Als sich die Sängerinnen und Sänger nach der Probe verabschiedeten und zerstreuten, da sah ich in Julis Augen wieder diesen Blick. Vor Monaten war er da zum ersten Mal gewesen, gestern wieder. Er sagte, du fährst nicht mit der Bahn, wenn er da ist, sondern mit ihm, und ich weiß, warum. Ich stand neben S, wartete, sah den Blick und dachte, aber dieses Mal ist es anders. Wenn du früher vielleicht eine positive Antwort in meinen Augen gesehen hast, dann nur die letzte Hoffnung, den nicht ersterbenden Wunsch, dass doch irgendwann einmal das Märchen wahr wird. Und die Hoffnung, dass du damit, dass du etwas siehst, Recht hast, nicht nur die Vergangenheit und meine Gefühle siehst, sondern auch die Bestimmung.

Wenn ich nur eines gelernt habe in den letzten Monaten, dann dies: nur Offenheit bringt mich weiter. Offenheit mir und meinen eigenen Empfindungen gegenüber. Offenheit meinen Grenzen und Ängsten und Offenheit meinen Mitmenschen gegenüber. Nicht blinde, undiskriminierende Offenheit, sondern Vertrauen in das Außen und das Andere.

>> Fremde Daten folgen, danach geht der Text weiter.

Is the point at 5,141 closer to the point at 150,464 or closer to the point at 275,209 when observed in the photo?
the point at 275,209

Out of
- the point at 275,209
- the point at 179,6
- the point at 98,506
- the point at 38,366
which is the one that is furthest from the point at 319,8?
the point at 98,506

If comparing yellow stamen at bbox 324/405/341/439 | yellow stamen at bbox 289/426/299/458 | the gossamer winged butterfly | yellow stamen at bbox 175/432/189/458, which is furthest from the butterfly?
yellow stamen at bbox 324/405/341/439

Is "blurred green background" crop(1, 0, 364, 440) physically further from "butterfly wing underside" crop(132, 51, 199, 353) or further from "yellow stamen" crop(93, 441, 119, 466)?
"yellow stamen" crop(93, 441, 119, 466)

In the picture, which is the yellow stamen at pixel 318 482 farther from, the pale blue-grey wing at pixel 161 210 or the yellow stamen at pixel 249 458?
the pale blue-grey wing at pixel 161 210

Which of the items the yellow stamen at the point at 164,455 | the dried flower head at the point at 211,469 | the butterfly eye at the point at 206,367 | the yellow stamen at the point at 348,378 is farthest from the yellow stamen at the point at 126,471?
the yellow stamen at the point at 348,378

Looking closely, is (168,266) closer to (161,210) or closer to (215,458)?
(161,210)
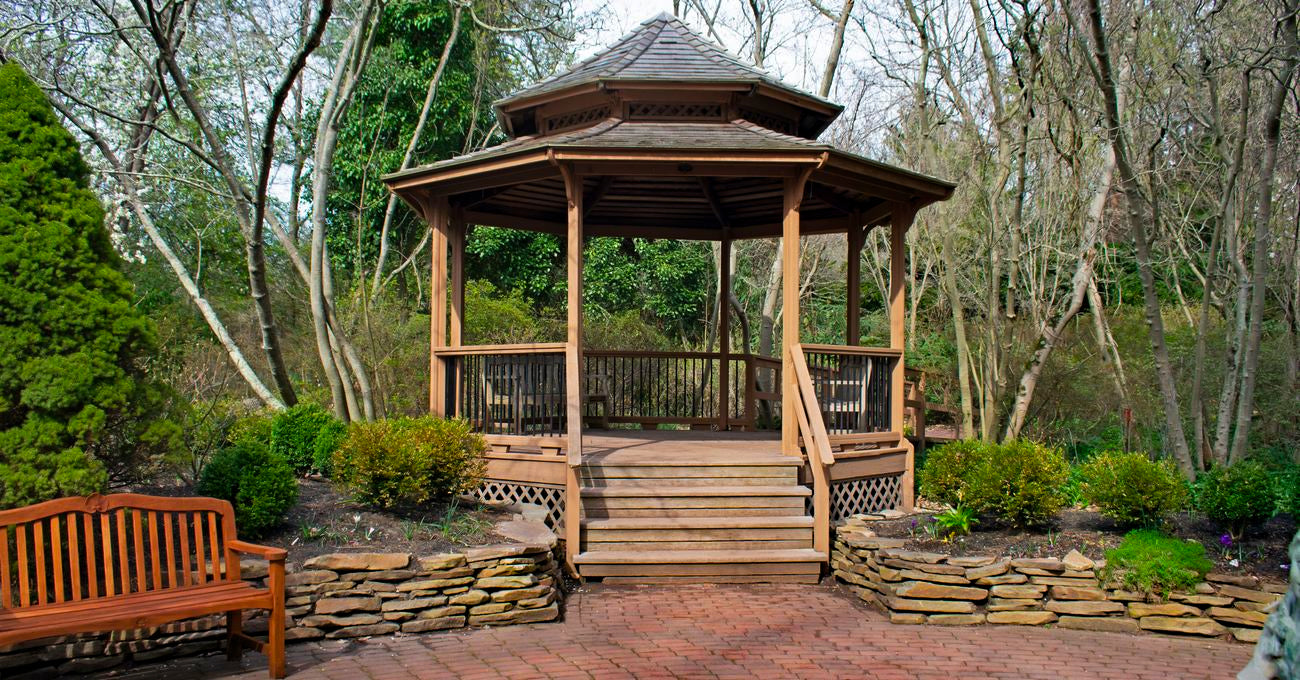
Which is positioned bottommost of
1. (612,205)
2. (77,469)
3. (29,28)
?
(77,469)

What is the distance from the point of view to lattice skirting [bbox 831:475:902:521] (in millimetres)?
8172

Was Juli sah, war keine Phantasterei. S und ich waren - und sind durch das "waren" - auf eine Weise verbunden, die nicht bloß Freundschaft ist, jedoch auch nicht Paar oder Ex-Paar, was für so viele die einzig logischen verbleibenden Möglichkeiten sind. Ich habe den Kern des Glaubens, dass das Besondere, was ich in seiner Gegenwart und in seiner Person fühle, für mehr bestimmt ist, lange in mir getragen. Habe das, was ich hatte, als entfernt empfunden. Erhielt immer wieder - echte oder eingebildete - Impulse, die die Besonderheit in mir festigten. Ich ging einen Weg mit winzig kleinen Schritten. Er sollte zu mir führen, weg von Angst und Selbstzerfleischung, und er führte mich auch immer weiter zu emotionaler Nähe. Mit M. Als ich irgendwann endlich das starre Konzept des Entweder-Oder losließ und es sein ließ, was es war, da war plötzlich alles viel schöner - und auch S noch viel plastischer, präsenter, mir zugewandter.

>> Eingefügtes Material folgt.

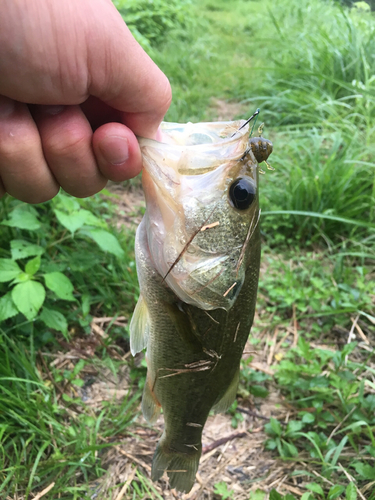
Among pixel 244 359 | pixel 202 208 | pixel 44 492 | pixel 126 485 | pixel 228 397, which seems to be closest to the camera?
pixel 202 208

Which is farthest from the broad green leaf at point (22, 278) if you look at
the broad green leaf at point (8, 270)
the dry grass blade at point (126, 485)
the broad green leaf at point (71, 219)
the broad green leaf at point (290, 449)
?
the broad green leaf at point (290, 449)

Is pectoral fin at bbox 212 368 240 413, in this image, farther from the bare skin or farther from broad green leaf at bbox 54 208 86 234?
broad green leaf at bbox 54 208 86 234

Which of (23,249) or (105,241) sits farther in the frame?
(105,241)

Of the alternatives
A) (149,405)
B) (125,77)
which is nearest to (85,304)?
(149,405)

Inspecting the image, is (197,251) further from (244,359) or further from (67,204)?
(244,359)

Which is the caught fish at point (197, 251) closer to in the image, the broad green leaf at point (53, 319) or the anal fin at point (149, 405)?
the anal fin at point (149, 405)

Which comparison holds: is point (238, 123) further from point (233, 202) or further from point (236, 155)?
point (233, 202)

Ich gebe zu, ein Teil von mir hat sich dumm und dämlich - und sooo lebendig - gefreut, dass das, was zu Beginn nur ein Blitz in einer Synapse war, immer mehr und mehr zu einem Menschen wurde, der nicht nur da ist, sondern mit mir interagiert. Und hat sich Hoffnungen gemacht, dass meine Änderung jetzt diese Änderung bewirkt hat, diese eine notwendige. (Plötzlich steht Ronja da, und sie steht auf der anderen Seite des Höllenschlunds.) Und ein Teil von mir sagt, dass ich einfach zu bequem bin, um etwas aufzugeben, das meinerseits so viel Arbeit mit mir selbst erfordert hat, so viele übersprungene Hürden. Dass ich mich mit dem Zweitbesten zufrieden gebe, weil er auch gut ist. Aber eben nicht der Richtige. Und dass auch S das denkt.

Doch dann kommt die Einsicht über mich, dass, tatsächlich, nicht die Welt da draußen mir nie denjenigen beschert hat, der zu mir gehört und gehören will, sondern dass ich durch die falsche Brille geschaut habe. Und dass es schon seine Richtigkeit hat, dass mein Bauch mit dem zusammen sein will, mit dem ich zusammen bin.